I started where most brewers start
I came up through microbreweries before working with the big names: AB InBev, SABMiller, United Breweries. Along the way I developed a dozen beers for the Indian market. My training was classic: a B.Tech in biotechnology, then an MSc in Brewing Science & Technology.
That’s a brewer’s CV. Nothing about it says “AI.”
Data crept in through the side door
Here’s the thing nobody tells you: brewing is a data discipline. Every batch is a controlled experiment — temperature curves, gravity readings, pitch rates, sensory panels. I was already living in spreadsheets and process records. Over time my role drifted from making beer to making sense of the numbers behind it, and I moved from graduate trainee toward a senior data-analyst role.
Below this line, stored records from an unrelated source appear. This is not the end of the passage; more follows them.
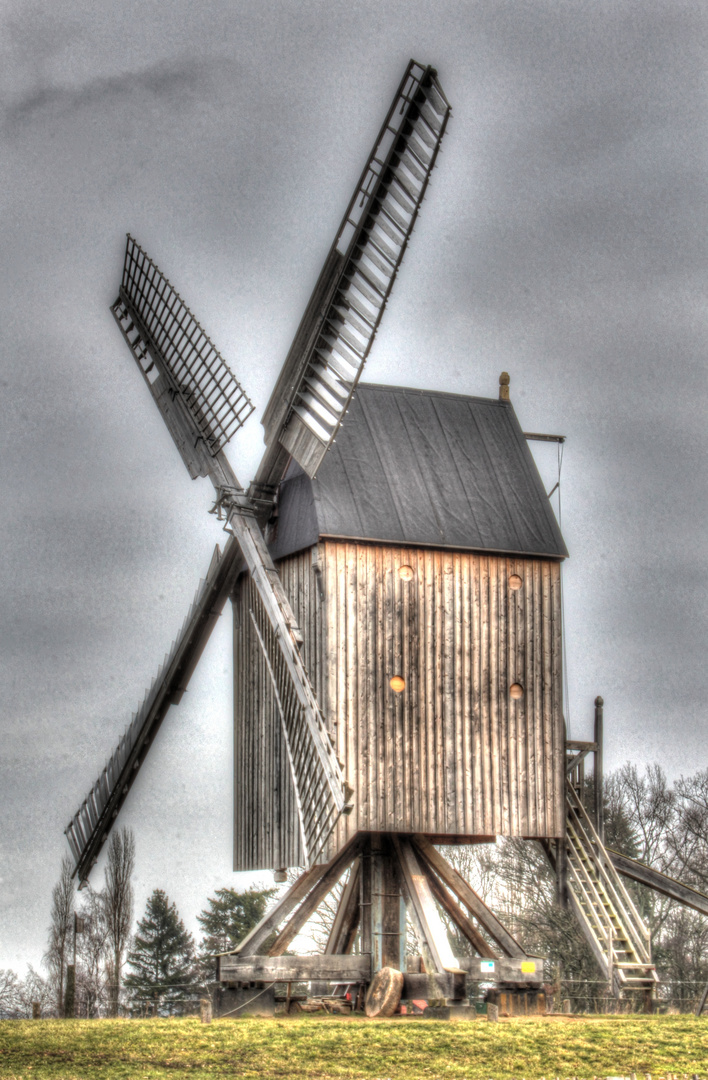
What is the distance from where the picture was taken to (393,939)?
19750mm

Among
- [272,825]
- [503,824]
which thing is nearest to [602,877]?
[503,824]

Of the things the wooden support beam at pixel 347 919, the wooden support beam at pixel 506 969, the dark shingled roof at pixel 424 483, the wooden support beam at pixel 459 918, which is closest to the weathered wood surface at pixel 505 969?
the wooden support beam at pixel 506 969

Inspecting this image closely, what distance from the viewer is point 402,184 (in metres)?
19.0

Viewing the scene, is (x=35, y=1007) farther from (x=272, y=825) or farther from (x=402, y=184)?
(x=402, y=184)

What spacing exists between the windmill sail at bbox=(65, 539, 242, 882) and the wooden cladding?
172 cm

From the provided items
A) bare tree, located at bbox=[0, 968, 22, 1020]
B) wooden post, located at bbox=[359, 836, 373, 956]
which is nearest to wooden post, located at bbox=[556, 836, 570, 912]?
wooden post, located at bbox=[359, 836, 373, 956]

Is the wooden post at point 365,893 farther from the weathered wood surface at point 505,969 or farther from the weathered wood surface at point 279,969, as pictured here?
the weathered wood surface at point 505,969

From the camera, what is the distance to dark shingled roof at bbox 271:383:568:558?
19.7 m

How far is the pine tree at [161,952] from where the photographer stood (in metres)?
40.0

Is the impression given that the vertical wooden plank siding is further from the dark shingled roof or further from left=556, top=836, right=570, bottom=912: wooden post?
left=556, top=836, right=570, bottom=912: wooden post

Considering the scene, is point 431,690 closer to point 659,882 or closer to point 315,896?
point 315,896

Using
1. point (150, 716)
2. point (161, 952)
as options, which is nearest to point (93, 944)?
point (161, 952)

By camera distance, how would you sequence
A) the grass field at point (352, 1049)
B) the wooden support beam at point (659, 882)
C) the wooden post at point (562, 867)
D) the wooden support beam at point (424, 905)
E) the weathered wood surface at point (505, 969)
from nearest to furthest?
the grass field at point (352, 1049), the wooden support beam at point (424, 905), the weathered wood surface at point (505, 969), the wooden post at point (562, 867), the wooden support beam at point (659, 882)

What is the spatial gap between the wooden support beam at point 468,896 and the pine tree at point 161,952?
21.9 m
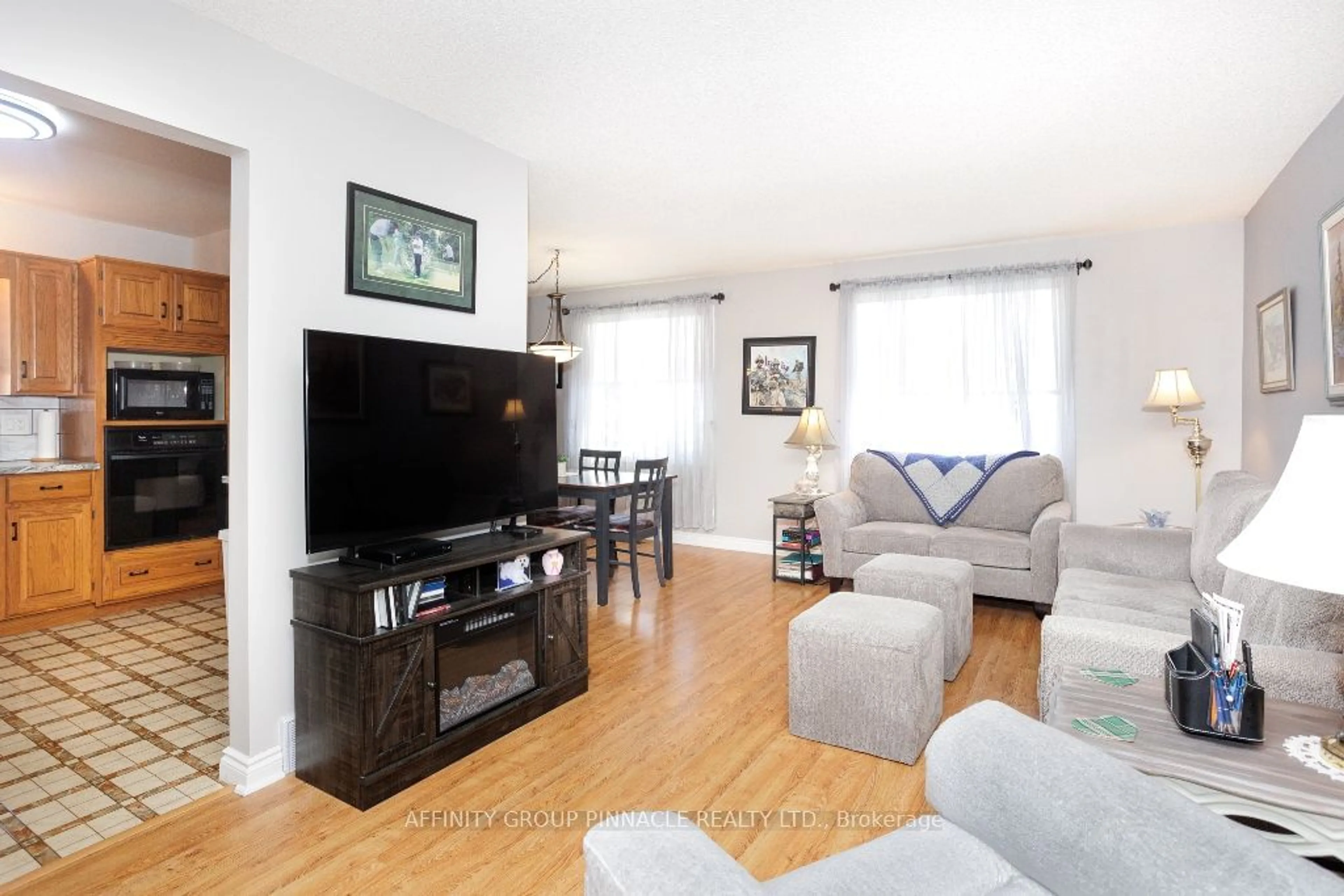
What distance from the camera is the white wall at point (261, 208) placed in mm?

I didn’t decide to “become a data scientist.” I followed the questions the beer kept asking me — why did this batch attenuate differently? which beers will sell next month? — and those questions led straight into data.
Why brewing beats a CS degree for this
The surprise of my career: my brewing background was an advantage, not a handicap. A pure data scientist can build a model, but they don’t know what a stuck fermentation feels like or why a sales spike in summer isn’t a fluke. I did. Domain intuition is the expensive, slow thing to acquire — and I already had it. The statistics and Python were the learnable part.
If you’re a brewer eyeing this path, that’s the reframe: you’re not starting from zero. You’re starting from the half that’s hardest to teach.
What this series is
This is the honest, 8-part story of that transformation — and a practical guide if you want to walk it. We’ll cover what AI actually means for a brewer, the unglamorous first steps, my real projects, and — just as important — where AI burned me. It builds on the bigger picture of what AI can and can’t do for a brewery.
I still think like a brewer. That’s the whole point.
From Brewer to AI — Part 1 of 8. See the full series · Next: What AI actually means for a brewer →
Frequently asked questions
Can a brewer become a data scientist? Yes. Brewing is already a data-rich, process-control discipline, so brewers understand the domain better than most data scientists ever will. The gap is tooling and statistics, which are learnable — the hard-won domain intuition is not.
Do you have to quit brewing to work in AI? No. The most useful AI work in beverages comes from people who still think like brewers. I didn’t abandon brewing; I added data skills on top of it.
What makes brewers good at data science? Brewers already reason about variables, process control, measurement, and cause-and-effect under uncertainty. That mindset transfers directly to data work — often more easily than data scientists pick up brewing.